第11話

 さらに一時。


 浙冶は城市の薬屋をさらに探し出して同じように訊きこみをした。が、やはり追い出されたりしらばっくれられたりで、何も聞き出せなかった。途中から、医者にも同じことを訊きこみしようと思いついたが、結局、こちらも成果はなく日は暮れていった。


「何も情報はなしかぁ」

 落胆の色を浮かべて踵を返す。そろそろ城門近くで璃鈴が待ってくれているはずだった。もうこれ以上成果は望めないだろうし、あまり待たせるのも悪い。

「仕方ない。諦めるか」


 すでに日が沈みかけていた。大通りに並んでいたたくさんの露店は、それぞれが片付けを始めている。代わって飯店に客が集まり出し、昼間の賑やかさとはひと味違う、夜独特の開放的な騒がしさが辺りを支配し始めた。

「少し遅くなったな。近道するか」


 城門から結構離れた場所まで来てしまったらしい。城市内を走り回ったおかげで頭の中におおよその地図ができ上がっている。浙冶は歩みを速め、大通りから外れた小路に入った。そのまま歩き続ける。と、急に視界が開け、落陽の光が射してきた。

 廟だった。広めの敷地に建っている。だが、もう日没だからか人気がまったくない。


 ここを横切れば城門の近くに出られるはずだった。が、浙冶はなんとなく気になって近づいてみた。建物は荒れ放題でところどころ壊れ、ずいぶんと色褪せている。扁額も汚れていて文字が読めないので、なんという名前なのかは分からない。
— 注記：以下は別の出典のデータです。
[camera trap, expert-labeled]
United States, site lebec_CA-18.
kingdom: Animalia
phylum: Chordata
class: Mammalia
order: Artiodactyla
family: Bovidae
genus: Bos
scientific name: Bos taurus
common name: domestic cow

「人っ子ひとりいないなんて、寂しい廟だな。手入れも全然されてないし」


 敷地も草が伸び放題だった。さらに建物の中にも足を入れる。室内は暗くて見えづらいが、供え道具といったものが床に散らばったり壊れたりしているのが分かった。しかし、本尊はかなり汚れてはいるものの盗まれたりすることなく安置されている。あと気になるのは埃っぽいことぐらいだ。


(神さま仏さま、か。本当にいるなら、俺はこんなところにはいないだろうな)


 浙冶は神仏の加護というものを信じていない。玄亥や長葉明の仕事仲間が商売繁盛を祈願して城市外の廟に参拝によく行っているのは知っている。が、浙冶自身は一度も行ったことがなかった。

 浙冶は本尊を一瞥し、廟を出た。

「ここにはもう来ることもないだろうしな」


 陽がほとんど落ちて暗くなってきた。近道をしようとして寄り道をしてしまった。さすがに焦る。浙冶は走って城門へ向かった。


***


 同じころ。閉門ぎりぎりに入ってくる人影があった。その人影は、そのまま迷いのない足取りで大通りを歩いていく。


 途中で見知っている顔を見つけた。思わず、小路に隠れる。そうしてやり過ごすと、いなくなったのを見計らって裏道へ急いだ。

 先ほどの知り合いがやって来た方角に向かって歩いていくと、廃墟と化した建物が見えてくる。そのまままっすぐにその建物を目指した。


「お待たせ」


 薄暗い廟の中に足を踏み入れるとすでに先客がいた。が、待っている相手の表情は分からない。感情が読み取れないのは夕闇のせいばかりではないようだ。


「こんな埃っぽいところに待たせて本当に悪かったけど。こっちも急いで来たんだよ。じゃあ、これが約束のもの」


 相手は何も喋らない。差し出された封書を黙って受け取り、そのまま懐に入れた。


「続けろ」


 相手はひと言だけ短く放つと、廟を出てあっという間に闇に消えて行った。東宜はほっと息を吐き、緊張を解いた。

「相変わらず人使い荒いなぁ」


 やがて東宜も廟を出て、暗闇へ姿を消した。